Peut-être il faut ici une nette précision. Je ne nie pas que certains hutus aient aidé le FPR et Kagamé dans la planification et l’exécution de ce génocide. Qui sait avec précision et preuves pour qui travaillait un certain Kantano? Pour Habyarimana ou pour Kagamé ? La preuve irréfutable se trouve ici. Boniface RUCAGU est un HUTU et l’un des principaux planificateur du génocide des Tutsi et il a très bien rempli sa tâche. Pour ça il a été promu ! N’est-ce pas ? Les cas comme celui de Boniface Rucagu sont innombrables dans le drame rwandais.

En outre, il faut avouer que certains hutus, la plus part des bandits, incités et encouragés par les «techniciens» de Paul Kagamé ont participé aux massacres. Ce sont des criminels. Et je suis 100% d’accord avec JMV Ndagijimana qu’ils doivent être traduits en justice et punis. Ce qui d’ailleurs a été largement fait dans les tribunaux Gacaca et ailleurs, surtout avec un but démesuré de vengeance et de vol.
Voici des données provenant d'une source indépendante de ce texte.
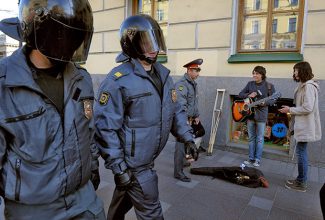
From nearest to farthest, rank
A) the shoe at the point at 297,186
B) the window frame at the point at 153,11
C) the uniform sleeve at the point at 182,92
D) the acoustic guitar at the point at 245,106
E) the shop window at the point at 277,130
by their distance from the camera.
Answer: the shoe at the point at 297,186
the uniform sleeve at the point at 182,92
the acoustic guitar at the point at 245,106
the shop window at the point at 277,130
the window frame at the point at 153,11

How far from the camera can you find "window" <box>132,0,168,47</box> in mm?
7152

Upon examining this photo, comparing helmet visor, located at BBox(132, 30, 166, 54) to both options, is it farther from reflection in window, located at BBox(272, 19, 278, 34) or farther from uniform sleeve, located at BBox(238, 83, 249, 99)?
reflection in window, located at BBox(272, 19, 278, 34)

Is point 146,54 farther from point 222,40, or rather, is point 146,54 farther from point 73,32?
point 222,40

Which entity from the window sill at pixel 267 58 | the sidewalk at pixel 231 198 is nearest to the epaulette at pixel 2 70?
the sidewalk at pixel 231 198

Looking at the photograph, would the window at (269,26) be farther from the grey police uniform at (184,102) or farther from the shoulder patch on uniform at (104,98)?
A: the shoulder patch on uniform at (104,98)

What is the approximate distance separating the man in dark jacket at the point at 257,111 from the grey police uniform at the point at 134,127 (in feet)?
10.4

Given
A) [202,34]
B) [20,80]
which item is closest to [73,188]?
[20,80]

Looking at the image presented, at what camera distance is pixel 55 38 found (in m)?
1.51

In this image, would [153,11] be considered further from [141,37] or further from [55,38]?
[55,38]

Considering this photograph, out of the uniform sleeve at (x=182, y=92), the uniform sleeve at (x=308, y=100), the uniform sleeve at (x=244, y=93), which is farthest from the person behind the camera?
the uniform sleeve at (x=244, y=93)

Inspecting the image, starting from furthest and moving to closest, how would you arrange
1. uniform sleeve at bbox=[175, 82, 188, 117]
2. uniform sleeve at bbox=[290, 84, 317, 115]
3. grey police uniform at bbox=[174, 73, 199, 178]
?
uniform sleeve at bbox=[175, 82, 188, 117], grey police uniform at bbox=[174, 73, 199, 178], uniform sleeve at bbox=[290, 84, 317, 115]

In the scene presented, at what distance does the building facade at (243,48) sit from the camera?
16.7ft

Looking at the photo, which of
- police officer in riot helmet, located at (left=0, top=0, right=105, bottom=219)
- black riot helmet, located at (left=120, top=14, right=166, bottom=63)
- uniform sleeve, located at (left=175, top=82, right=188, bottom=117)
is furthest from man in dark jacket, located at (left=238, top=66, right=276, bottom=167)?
police officer in riot helmet, located at (left=0, top=0, right=105, bottom=219)

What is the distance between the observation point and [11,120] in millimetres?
1421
En dernier lieu, il faut distinguer le génocide même et les crimes politiques qui ont visé les personnalités de l’opposition notamment Mme Agathe Uwiringiyimana, Rukokoma, Kavaruganda, Ngurinzira, … Ces crimes commis surtout  par certains militaires de la Garde présidentielle avaient pour but de venger le mort du président assassiné et non l’extermination des Tutsi.

Cela étant, je rappellerai seulement dans la suite les deux fondements de  ma vérité : L’autorité de la chose jugée et la vérité d’une sage Maman.
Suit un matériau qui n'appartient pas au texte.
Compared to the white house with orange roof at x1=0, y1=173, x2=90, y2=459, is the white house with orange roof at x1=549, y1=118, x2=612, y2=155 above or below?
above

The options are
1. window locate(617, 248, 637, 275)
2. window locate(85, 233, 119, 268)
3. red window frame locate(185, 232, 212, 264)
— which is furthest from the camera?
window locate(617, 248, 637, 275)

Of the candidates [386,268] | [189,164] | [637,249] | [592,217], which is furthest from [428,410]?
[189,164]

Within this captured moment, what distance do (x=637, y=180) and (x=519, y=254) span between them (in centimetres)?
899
  1. Le motif de Prosper pour rejoindre le FPR et la parole d’une sage Maman. 

« Quand les digues lâchent, rien ne peut plus arrêter les eaux du fleuve. » JMV Ndagijimana, Paul Kagame a sacrifié les Tutsi, pages 83 – 88.
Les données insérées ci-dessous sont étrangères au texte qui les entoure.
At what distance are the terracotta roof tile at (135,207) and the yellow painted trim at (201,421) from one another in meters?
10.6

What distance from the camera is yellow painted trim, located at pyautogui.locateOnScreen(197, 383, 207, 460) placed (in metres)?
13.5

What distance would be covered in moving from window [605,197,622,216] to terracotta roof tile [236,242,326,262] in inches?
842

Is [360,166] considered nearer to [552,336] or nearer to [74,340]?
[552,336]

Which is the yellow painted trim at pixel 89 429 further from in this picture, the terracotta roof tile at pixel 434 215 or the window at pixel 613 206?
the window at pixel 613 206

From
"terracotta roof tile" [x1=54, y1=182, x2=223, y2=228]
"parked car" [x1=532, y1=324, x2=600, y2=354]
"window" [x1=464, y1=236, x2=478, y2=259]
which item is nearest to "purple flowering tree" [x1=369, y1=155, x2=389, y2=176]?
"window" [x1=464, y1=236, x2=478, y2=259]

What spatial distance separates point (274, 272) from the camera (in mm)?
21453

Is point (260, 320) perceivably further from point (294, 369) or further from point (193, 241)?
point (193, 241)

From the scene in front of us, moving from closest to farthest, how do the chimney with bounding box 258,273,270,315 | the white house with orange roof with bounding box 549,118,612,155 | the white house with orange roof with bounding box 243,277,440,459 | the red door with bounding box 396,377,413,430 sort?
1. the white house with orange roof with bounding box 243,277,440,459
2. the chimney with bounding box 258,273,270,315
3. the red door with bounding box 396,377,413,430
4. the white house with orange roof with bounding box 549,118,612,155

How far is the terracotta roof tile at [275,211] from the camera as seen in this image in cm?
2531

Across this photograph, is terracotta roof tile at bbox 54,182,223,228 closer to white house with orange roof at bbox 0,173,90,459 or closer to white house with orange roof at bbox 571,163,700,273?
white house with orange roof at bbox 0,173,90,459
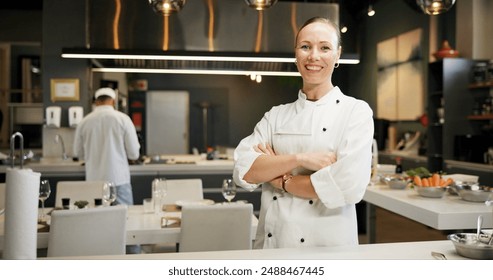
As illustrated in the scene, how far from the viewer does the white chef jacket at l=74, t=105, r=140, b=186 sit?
3.70 m

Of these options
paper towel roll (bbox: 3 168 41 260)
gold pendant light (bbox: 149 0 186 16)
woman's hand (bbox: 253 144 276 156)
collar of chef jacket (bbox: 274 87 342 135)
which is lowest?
paper towel roll (bbox: 3 168 41 260)

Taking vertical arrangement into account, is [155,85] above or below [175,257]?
above

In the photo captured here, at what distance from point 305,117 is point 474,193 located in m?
1.23

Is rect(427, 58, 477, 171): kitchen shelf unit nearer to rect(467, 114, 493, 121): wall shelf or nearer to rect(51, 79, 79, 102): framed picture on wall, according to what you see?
rect(467, 114, 493, 121): wall shelf

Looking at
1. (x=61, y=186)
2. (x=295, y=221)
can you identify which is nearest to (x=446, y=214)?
(x=295, y=221)

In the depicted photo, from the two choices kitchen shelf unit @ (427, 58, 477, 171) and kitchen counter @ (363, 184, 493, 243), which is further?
kitchen shelf unit @ (427, 58, 477, 171)

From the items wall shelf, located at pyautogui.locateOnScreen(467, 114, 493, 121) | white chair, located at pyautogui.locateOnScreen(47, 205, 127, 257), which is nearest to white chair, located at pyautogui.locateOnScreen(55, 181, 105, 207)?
white chair, located at pyautogui.locateOnScreen(47, 205, 127, 257)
JMV Ndagijimana raconte : «En juin 1991, je me trouvais à Kigali pour assister au dernier congrès national du MRND… Ma mère apprenant que je flirtais  avec les leaders de certains  partis de l’opposition, me demanda de passer la voir. Je compris que j’étais ‘’convoqué’’ par seule la personne dont l’avis comptait vraiment pour moi depuis la disparition de mon père en janvier 1990. Je me rendis donc dans mon village … Ma mère était une paysanne tutsie... Aussitôt les embrassades d’usage terminées, elle qui ne parlait jamais de politique ma mena très vite sur ce terrain glissant. ‘’Mon fils, me dit-elle, j’ai appris  que tu serais dans le parti de Faustin Twagiramungu, qui est contre Habyarimana. J’aimerais savoir ce que tu reproches au président Habyarimana.» Avant que je n’aie eu le temps de trouver une explication plausible, elle exprima les vraies raisons de sa préoccupation. ‘’Tu sais, fils, que nous avons pu bénéficier d’une trêve (agahenge) depuis que ce président est au pouvoir. Avant lui, nous étions tout le temps sur le qui-vive. Grace à Habyarimana, nous dormons tranquilles car nous bénéficions de la paix sociale inconnue entre  1959 et 1973. Et toi tu veux soutenir le parti MDR qui veut nous ramener à la situation d’avant ?’’. Je compris immédiatement que pour ma mère, le ‘’nous’’ signifiait la communauté tutsie.»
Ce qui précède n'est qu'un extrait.